Чувствуется внутреннее подрагивание атмосферы. Разгорается международный скандал, вызванный решением правительства и президента России построить навигационную станцию на острове Итуруп. Япония, которая считает этот остров своим, заявляет резкий протест и отзывает “для консультаций” посла. США и ЕС в свою очередь выражают обеспокоенность складывающейся ситуацией… В блогах по-прежнему обсуждается манифест “сибирских автономистов”, утверждающих, ни много ни мало, что сибиряки — это совершенно особый, вовсе не русский, народ, цивилизационно иной, исторически угнетенный Московской Россией. В Сургуте взорван памятник Ермаку. В Красноярске организуется Центр по изучению “чалдонского языка”. Предполагается, что на нем будет разговаривать “независимая Сибирь”… Также продолжаются этнические беспорядки на Ставрополье. Петербургский ОМОН, недавно введенный туда, держит нейтралитет. Пользуясь этим, казаки насильственно выселяют всех “пришлых” и завершают строительство укрепполосы, отделяющей “Славию” от Кавказа.

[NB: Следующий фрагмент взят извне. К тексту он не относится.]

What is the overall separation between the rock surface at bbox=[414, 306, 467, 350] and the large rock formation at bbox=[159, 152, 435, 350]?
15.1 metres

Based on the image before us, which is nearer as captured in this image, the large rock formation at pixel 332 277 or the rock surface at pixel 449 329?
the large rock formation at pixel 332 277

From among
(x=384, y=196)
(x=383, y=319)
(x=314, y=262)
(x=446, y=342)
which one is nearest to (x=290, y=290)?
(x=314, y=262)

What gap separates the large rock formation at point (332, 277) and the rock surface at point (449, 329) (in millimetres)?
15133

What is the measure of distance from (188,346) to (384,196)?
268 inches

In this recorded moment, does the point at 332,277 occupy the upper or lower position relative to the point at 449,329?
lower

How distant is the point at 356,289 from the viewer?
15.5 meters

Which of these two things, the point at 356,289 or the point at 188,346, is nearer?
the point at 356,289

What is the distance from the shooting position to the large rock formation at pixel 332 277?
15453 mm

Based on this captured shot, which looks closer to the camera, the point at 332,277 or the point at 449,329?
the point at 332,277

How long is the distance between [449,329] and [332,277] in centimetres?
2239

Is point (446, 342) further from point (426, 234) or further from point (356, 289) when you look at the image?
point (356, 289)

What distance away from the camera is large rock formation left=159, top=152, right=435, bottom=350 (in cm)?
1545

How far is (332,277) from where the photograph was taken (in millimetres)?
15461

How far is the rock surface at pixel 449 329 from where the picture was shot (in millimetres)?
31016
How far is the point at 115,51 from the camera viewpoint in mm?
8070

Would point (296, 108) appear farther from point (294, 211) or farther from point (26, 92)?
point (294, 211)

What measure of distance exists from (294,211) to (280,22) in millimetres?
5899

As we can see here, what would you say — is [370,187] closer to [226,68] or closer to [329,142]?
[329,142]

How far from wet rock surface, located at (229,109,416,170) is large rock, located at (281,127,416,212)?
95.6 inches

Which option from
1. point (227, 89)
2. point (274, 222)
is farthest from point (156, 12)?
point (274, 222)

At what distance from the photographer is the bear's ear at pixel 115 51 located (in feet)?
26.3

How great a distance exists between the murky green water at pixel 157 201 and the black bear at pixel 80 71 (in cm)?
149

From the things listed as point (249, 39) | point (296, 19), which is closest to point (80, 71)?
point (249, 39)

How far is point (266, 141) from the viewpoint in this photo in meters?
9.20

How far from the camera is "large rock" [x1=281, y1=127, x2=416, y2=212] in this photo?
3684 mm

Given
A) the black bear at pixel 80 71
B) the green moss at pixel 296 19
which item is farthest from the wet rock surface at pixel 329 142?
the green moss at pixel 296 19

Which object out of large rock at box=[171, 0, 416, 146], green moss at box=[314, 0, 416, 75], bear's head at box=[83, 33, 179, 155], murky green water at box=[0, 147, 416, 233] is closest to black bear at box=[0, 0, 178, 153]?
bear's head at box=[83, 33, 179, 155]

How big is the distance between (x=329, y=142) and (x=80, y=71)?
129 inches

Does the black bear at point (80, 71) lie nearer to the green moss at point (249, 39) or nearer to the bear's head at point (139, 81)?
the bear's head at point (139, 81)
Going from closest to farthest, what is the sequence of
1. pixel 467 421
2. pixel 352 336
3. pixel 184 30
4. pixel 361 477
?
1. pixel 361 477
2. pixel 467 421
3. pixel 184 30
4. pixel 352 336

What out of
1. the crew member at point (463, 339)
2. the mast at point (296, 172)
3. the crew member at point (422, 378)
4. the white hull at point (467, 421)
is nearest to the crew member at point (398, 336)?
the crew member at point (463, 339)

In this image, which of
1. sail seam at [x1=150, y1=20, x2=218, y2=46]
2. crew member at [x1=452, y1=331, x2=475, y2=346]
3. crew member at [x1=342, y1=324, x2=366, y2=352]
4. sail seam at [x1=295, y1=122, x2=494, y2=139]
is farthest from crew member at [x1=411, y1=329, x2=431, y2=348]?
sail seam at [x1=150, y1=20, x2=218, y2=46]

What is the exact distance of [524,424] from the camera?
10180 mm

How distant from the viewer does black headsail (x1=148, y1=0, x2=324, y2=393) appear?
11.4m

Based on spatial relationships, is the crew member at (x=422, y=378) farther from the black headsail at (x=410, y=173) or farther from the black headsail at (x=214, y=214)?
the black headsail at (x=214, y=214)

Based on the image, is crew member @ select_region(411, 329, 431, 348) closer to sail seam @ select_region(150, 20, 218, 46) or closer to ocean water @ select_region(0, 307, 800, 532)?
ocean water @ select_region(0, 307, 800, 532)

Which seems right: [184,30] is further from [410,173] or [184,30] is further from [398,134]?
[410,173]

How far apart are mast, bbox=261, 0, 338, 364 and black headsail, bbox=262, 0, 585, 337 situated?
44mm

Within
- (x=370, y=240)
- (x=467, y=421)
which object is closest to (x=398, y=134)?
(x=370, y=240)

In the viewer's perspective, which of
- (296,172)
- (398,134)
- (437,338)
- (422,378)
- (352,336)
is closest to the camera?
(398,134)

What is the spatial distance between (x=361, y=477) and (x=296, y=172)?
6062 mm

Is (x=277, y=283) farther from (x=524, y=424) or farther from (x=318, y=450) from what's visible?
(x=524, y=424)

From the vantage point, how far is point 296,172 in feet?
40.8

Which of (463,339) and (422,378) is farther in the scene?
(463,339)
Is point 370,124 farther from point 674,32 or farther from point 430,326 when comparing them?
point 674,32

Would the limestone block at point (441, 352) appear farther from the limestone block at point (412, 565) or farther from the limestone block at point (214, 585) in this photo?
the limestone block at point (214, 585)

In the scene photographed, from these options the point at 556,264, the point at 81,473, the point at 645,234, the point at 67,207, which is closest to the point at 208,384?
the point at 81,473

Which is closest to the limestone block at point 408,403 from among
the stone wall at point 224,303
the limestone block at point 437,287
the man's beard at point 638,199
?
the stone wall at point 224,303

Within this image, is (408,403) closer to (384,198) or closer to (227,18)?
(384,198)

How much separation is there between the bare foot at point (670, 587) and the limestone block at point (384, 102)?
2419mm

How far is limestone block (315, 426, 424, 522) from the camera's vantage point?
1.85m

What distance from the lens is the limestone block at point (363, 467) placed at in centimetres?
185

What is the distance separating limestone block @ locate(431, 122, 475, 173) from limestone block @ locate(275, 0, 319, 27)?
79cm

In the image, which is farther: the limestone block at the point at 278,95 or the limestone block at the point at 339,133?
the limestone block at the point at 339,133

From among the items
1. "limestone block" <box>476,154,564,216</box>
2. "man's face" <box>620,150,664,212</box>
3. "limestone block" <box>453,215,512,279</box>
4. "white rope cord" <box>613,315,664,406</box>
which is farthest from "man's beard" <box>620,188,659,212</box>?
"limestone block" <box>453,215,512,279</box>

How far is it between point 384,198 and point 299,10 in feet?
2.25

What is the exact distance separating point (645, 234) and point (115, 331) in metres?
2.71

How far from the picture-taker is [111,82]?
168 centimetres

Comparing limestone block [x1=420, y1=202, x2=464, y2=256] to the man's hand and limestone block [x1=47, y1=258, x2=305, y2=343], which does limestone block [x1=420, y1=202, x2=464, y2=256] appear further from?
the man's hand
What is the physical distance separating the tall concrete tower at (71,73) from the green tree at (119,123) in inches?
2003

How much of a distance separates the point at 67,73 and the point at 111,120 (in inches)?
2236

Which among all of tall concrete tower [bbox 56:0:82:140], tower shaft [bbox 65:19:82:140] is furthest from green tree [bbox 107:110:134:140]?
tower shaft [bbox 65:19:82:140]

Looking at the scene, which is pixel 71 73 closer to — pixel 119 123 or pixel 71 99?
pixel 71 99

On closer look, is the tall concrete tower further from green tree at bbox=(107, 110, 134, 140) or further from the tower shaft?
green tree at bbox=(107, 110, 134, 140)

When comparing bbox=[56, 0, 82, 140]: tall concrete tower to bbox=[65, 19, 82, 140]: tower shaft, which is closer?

Однако больше всего эмоций вокруг аварии на европейском газопроводе. Причем, как всегда, абсолютно невозможно понять, что именно происходит. С одной стороны, оглашаются успокоительные реляции МЧС: ситуация под контролем, все необходимые меры приняты, с другой — гуляют по всему Интернету ролики, где запечатлен вал огня, вздымающийся до небес. Его никак не удается локализовать. Эвакуируются населенные пункты, сбрасываются без видимых результатов тонны воды. Совет Европы уже заявил, что это крупнейшая экологическая катастрофа двадцать первого века. По своим масштабам она в несколько раз превосходит прорыв нефти в Мексиканском заливе, и последствия этой трагедии лягут тяжелым бременем на множество европейским стран.

Даже Стана, которая никогда не слушала новостей, и то начинает пугаться. Телевизор она теперь включает чуть ли не каждый час, и лицо у нее после бурного всплеска известий становится пепельно- серым.

Проступают на нем ртутные тени вен.

Она тревожно моргает:

— Не понимаю… Что будет?..

Я объясняю ей, что ничего особенного не будет. Мир живет, как и жил, просто раньше ты не обращала на это внимания. А в действительности все это было уже и полгода, и год, и полтора года назад. В том-то и дело, что, по существу, ничего не меняется. И японского посла уже отзывали, это, помнишь, когда президент позапрошлой весной посетил Курильские острова. И манифесты разного рода печатали, и памятники всяческие взрывали. А этнические столкновения… ну, ты, видимо, подзабыла уже бунт футбольных фанатов в Москве. И даже шум, поднятый в связи с аварией на трубе, тоже был во время знаменитых “газовых войн” с Украиной. Каких только заявлений тогда не делали! И что? Изменилось хоть что-нибудь? Как жили, так и живем… В общем, не переживай из-за пустяков…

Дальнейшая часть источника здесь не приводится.